United States District Court, W.D. Missouri, Southwestern Division

July 24, 2014



DOUGLAS HARPOOL, District Judge.

Before the Court is Defendants' Motion for Summary Judgment (Doc. 51). After careful consideration and for the following reasons, the Court GRANTS in part and DENIES in part Defendants' Motion for Summary Judgment (Doc. 51).


Plaintiff's First Amended Complaint alleges fraudulent inducement and misrepresentation in employment negotiations (Count I), negligent misrepresentation (Count II), wrongful termination in violation of public policy (Count III), unjust enrichment (Count IV), breach of contract (Count V); and false imprisonment (Count VI) against his former employers Aegis Communications Group, LLC ("ACG") and Aegis USA, Inc.[1]

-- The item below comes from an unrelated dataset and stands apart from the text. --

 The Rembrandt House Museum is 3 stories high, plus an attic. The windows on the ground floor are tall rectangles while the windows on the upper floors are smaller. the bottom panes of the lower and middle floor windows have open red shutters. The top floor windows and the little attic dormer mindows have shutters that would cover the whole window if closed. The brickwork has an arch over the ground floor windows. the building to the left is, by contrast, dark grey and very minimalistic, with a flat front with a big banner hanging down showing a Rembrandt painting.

Aegis USA and ACG operate call centers in various locations around the United States. Plaintiff began working for ACG in approximately 2009 as a telephone sales representative at its Joplin, Missouri call center. Plaintiff took a leave of absence in June 2011 from his employment with ACG to participate in a Cross-Shoring Program. The Cross-Shoring program was intended to be a mutually-beneficial opportunity for employees to obtain additional training and gain experience living, working and studying abroad, while also offering American clients access to American employees at a lower cost to clients. ACG permitted volunteer employees who were selected after an interview and ranking process to take a leave of absence from their jobs at ACG to participate in the program.

Aegis Aspire operated Aegis Global Academy ("Academy") in India and contracted with ACG to operate the Cross-Shoring Program.[2] Specifically, ACG entered a contract with Aegis Aspire to provide services under the Cross-Shoring Program. The "Master Support Agreement" was entered into on July 1, 2011 and stated the Company [ACG] requires Support in training and development of their employees and the Academy [Aegis Aspire] is willing and able to provide such Support. As set forth in the agreement, Support to be provided by Academy included, but was not limited to: "providing training and people development support to the employees of the Company on a residency programme basis, which would include without limitation, following: (1) class room training; (2) medical facilities; (3) practical training; (4) stipend; (5) mobile phone allowance; (6) administrative services; (7) transportation; (8) printing and stationary services; (9) any other auxiliary services."

Employees from Aegis Aspire prepared materials that described the Cross-Shoring Program and subsequently sent the materials to ACG management in Texas to be used to introduce the program to ACG employees. ACG management then created and distributed a basic flyer, based on materials and information provided by Aegis Aspire, to local HR managers at call centers around the United States, including Joplin, Mo. The flyer promised participants a $100 monthly allowance and that participants would receive a $2, 000 savings payment at the end of the program period. The flyer also stated "Aegis will pay for your fully furnished room and board..." The flyer references "Aegis" several times but does not identify a specific Aegis entity.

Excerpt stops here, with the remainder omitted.